Juho Laatu wrote:
I try to summarize my comments in the
form of some rough definitions.

A "simple" method requires
1) a 'simple' method to convert honest
preferences into optimal votes

A "zero-info" method requires
2) this method may not use info about
other voters, but still be able to
convert honest preferences into optimal
votes

A "non-manipulable" method requires
3) it is in everyone's interests to use
the default method to convert honest
preferences into optimal votes

(I didn't cover the "if everyone else uses this method" case.)

These definitions allow also e.g. Approval
to be categorized as (close to) "simple",
not "zero-info" and "non-manipulable".

One more definition to point out one
weakness of Approval.

A "decidable" method requires
1) a method to convert honest preferences into an unambiguous optimal vote

The point is that the there should be
no lotteries that may lead also to
unoptimal votes but the best vote
should be found in a deterministic way.
Approval fails this criterion since
picking the correct number of approved
candidates is sometimes tricky (when
there are more than two strong
candidates).

Since all ranked methods are vulnerable to strategy, what constitutes an optimal vote depends on the votes of everybody else. Thus no such method can be either of the above, and any simple method (by the definition) must also be non-manipulable, since to discover the optimal vote otherwise, you'd have to know the votes of potentially everybody else.

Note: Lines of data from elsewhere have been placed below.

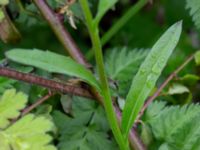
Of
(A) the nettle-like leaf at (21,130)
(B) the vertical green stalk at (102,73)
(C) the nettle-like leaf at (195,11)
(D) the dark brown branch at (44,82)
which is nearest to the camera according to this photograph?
(B) the vertical green stalk at (102,73)

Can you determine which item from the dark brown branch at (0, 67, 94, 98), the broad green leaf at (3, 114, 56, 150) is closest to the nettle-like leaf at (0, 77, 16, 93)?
the dark brown branch at (0, 67, 94, 98)

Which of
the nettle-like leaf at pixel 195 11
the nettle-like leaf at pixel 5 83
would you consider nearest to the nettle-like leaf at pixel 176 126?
the nettle-like leaf at pixel 195 11

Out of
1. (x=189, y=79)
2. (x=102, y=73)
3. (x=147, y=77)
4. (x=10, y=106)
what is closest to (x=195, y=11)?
(x=189, y=79)

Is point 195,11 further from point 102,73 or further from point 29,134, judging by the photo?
point 29,134

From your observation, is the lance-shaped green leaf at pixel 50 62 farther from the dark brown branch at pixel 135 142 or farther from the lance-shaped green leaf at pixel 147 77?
the dark brown branch at pixel 135 142

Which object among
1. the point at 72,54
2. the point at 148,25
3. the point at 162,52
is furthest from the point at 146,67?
the point at 148,25

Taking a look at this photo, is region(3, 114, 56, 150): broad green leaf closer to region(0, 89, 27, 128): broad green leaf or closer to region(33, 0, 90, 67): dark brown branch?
region(0, 89, 27, 128): broad green leaf
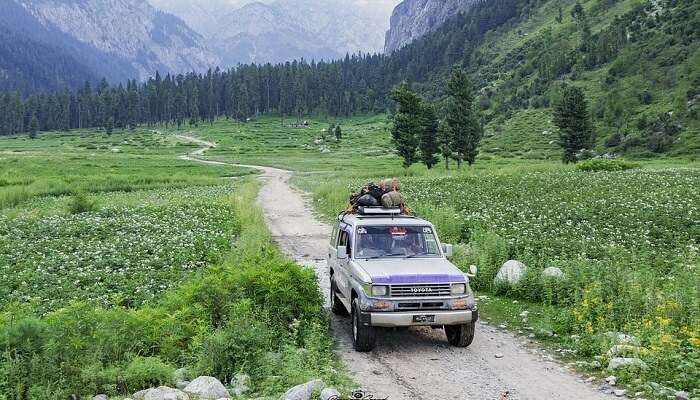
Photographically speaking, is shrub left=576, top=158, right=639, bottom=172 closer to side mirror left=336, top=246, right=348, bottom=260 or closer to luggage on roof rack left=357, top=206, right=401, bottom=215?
luggage on roof rack left=357, top=206, right=401, bottom=215

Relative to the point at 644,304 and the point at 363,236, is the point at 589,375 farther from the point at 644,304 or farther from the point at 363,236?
the point at 363,236

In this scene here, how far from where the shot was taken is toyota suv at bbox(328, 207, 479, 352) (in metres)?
12.1

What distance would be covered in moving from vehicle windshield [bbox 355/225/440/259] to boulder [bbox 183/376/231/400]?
5.17 meters

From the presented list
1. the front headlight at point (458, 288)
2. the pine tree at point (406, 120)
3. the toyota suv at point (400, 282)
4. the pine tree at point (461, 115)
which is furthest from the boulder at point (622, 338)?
the pine tree at point (461, 115)

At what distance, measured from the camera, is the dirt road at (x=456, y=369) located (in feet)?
33.8

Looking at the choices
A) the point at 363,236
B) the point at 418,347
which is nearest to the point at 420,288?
the point at 418,347

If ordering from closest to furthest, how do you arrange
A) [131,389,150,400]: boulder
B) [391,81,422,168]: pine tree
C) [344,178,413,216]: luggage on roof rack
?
[131,389,150,400]: boulder < [344,178,413,216]: luggage on roof rack < [391,81,422,168]: pine tree

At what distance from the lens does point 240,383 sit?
10.1 metres

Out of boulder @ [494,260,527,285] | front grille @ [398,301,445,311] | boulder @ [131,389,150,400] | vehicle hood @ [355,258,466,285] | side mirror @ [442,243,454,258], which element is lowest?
boulder @ [131,389,150,400]

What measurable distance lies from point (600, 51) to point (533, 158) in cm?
5751

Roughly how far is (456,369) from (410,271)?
221cm

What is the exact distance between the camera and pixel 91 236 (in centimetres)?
2714

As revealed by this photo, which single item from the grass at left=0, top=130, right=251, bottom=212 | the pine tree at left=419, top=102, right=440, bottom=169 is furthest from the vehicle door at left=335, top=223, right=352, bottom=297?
the pine tree at left=419, top=102, right=440, bottom=169

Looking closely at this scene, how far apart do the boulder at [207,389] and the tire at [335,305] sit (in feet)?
20.4
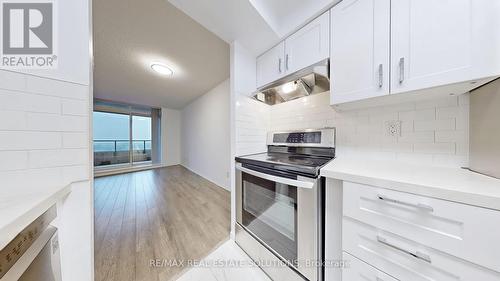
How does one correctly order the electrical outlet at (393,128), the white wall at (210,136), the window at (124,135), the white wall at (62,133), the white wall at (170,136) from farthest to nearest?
the white wall at (170,136) → the window at (124,135) → the white wall at (210,136) → the electrical outlet at (393,128) → the white wall at (62,133)

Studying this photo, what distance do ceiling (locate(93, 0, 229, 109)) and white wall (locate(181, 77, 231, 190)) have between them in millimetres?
424

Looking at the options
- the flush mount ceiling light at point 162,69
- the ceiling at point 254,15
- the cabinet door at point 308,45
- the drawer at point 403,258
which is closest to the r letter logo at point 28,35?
the ceiling at point 254,15

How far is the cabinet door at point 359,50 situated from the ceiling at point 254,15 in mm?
203

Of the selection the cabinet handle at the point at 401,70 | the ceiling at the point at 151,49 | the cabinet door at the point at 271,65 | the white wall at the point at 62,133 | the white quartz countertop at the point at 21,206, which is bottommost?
the white quartz countertop at the point at 21,206

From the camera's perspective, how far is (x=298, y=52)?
1387 millimetres

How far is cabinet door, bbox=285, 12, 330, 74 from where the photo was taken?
119 centimetres

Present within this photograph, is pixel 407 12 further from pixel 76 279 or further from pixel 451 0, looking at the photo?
pixel 76 279

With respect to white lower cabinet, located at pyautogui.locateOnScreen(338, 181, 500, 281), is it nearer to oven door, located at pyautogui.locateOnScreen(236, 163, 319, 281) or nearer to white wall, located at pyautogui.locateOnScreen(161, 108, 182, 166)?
oven door, located at pyautogui.locateOnScreen(236, 163, 319, 281)

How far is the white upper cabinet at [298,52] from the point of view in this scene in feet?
3.96

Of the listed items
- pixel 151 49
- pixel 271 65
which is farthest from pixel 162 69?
pixel 271 65

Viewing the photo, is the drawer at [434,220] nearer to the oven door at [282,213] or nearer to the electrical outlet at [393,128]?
the oven door at [282,213]

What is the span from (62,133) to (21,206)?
1.10ft

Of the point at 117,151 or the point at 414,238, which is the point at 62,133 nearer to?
the point at 414,238

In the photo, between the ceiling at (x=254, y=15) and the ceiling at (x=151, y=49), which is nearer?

The definitions you gave could be used for zero info strategy. For instance:

Simple zero-info: The optimal zero-information strategy is simple to determine.

Dominant zero-info: If everybody uses zero info strategy, and the method doesn't output a tie, no single voter could gain by changing his vote to something else.

And there's also the usual zero-info strategy criterion:

No zero-info strategy: The optimal zero information strategy is a sincere vote.


"No zero-info strategy" implies "simple zero-info". Dominant zero-info is vaguely similar to SDSC, though the latter deals with counterstrategies. Dominant zero-info may also be too strong: consider a situation where the voters produce a "tie minus one vote" (where a certain ballot can produce a tie); then, if the final voter prefers a candidate that would be ranked lower to one that would be ranked higher, he can construct a vote that leads to the two being tied.